Comment: “§ 4280.313(a)(1). We support this change. Technical assistance needs are ongoing. According to the Aspen Institute, the business owners who participate in technical assistance and training have higher rates of business survival, revenue growth, and employment growth than those who do not. Of the new business owners who receive technical assistance, 84 percent will still be operating their business five years later. The median revenue of these businesses will grow by 60 percent. Our ability to make ongoing technical assistance available can be the difference between business failure and success.”

Agency Response: Thank you for the comment.

Comment: “Rural Microentrepreneur Assistance Program—Seeking clarification on eligibility of microbusiness as it relates to location.
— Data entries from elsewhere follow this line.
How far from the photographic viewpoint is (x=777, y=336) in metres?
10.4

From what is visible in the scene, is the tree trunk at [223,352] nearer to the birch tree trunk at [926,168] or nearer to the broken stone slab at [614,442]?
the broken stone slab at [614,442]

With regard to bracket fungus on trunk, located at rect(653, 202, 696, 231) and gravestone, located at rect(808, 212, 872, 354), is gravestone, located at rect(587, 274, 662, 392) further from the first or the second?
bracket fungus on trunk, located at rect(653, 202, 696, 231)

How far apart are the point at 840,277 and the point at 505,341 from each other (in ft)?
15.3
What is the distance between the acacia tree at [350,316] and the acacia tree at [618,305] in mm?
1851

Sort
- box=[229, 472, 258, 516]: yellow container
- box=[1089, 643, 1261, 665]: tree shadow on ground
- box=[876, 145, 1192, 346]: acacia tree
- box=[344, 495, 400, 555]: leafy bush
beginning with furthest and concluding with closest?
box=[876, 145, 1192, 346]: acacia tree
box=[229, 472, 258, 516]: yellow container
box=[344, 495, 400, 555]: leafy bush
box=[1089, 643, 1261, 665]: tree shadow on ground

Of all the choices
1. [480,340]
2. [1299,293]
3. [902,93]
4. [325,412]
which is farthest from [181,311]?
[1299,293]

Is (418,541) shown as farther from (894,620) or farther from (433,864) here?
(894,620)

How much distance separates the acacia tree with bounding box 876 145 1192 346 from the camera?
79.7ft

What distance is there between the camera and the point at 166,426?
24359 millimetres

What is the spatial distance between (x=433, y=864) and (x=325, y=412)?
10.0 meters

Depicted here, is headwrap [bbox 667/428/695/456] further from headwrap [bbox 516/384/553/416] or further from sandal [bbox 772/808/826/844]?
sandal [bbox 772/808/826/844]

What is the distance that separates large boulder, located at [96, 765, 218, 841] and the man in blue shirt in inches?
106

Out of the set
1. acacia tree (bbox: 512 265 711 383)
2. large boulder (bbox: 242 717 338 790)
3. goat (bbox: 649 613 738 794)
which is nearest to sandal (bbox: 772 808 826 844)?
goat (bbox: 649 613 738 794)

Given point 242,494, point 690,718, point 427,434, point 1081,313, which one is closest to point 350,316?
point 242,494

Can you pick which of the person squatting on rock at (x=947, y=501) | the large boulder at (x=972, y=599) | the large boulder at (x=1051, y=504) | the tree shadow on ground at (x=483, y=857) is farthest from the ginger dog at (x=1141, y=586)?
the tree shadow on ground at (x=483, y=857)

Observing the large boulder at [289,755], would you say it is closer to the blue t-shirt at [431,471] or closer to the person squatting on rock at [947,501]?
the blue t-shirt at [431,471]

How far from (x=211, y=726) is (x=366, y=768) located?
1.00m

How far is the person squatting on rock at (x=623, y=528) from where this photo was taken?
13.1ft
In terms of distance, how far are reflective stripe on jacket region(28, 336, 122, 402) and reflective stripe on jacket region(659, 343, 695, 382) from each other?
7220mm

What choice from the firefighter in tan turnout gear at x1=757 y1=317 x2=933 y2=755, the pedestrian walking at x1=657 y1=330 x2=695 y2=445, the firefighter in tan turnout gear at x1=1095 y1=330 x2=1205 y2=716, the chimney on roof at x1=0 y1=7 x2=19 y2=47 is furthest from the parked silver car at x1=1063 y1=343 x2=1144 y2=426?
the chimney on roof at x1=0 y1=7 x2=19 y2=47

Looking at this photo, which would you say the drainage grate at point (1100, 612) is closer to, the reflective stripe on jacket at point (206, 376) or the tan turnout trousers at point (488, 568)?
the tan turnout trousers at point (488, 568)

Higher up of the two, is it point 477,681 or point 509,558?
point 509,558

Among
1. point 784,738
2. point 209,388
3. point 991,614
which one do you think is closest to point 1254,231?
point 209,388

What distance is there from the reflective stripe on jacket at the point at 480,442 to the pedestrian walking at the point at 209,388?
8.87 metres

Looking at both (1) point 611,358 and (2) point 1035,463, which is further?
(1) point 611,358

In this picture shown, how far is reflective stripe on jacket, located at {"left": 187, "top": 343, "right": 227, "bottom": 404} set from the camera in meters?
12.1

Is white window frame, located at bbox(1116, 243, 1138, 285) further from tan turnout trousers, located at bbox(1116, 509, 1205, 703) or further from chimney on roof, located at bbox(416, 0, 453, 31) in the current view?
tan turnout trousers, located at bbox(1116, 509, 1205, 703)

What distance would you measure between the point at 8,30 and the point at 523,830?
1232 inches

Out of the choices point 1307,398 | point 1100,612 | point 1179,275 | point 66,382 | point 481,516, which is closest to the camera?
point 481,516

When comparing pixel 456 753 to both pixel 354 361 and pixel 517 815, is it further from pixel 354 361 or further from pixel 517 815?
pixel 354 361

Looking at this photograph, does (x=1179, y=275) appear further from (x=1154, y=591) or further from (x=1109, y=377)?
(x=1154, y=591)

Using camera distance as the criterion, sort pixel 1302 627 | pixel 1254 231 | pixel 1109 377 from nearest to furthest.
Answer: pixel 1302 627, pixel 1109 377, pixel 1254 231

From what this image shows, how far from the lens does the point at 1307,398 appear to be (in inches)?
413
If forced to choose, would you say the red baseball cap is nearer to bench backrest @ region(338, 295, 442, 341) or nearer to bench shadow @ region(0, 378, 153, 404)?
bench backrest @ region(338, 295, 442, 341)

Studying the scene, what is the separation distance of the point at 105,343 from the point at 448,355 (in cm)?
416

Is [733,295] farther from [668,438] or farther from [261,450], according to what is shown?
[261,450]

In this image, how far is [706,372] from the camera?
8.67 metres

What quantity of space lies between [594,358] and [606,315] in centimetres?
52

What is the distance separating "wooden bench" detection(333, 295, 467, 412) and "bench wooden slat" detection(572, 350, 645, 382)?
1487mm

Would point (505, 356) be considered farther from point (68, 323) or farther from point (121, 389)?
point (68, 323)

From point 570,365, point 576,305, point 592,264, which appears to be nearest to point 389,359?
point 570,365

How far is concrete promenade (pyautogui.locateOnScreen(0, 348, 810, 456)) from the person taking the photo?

Rural areas are growing and microbusinesses are expanding. Please provide feedback on the following scenarios. 1. Owners of business live in a rural area and business in located in an urban area. 2. Business has a location in an urban area and is expanding to a rural area and owners live in an urban area. Is there language to clarify eligibility?”

Agency Response: The eligible rural area determination is made by where the project is located and where the RMAP funds will be used. Businesses located in an urbanized area are not eligible to receive funding from this Rural Development program. A business located in an urbanized area that is expanding to a rural area may use RMAP funds only for the project and expenses in the rural area location. The location of the business owner has no impact on the project eligibility.

The Agency did not receive any significant adverse comments during the public comment period on the final rule, and therefore confirms the rule without change.

Karama Neal,

Administrator, Rural Business-Cooperative Service.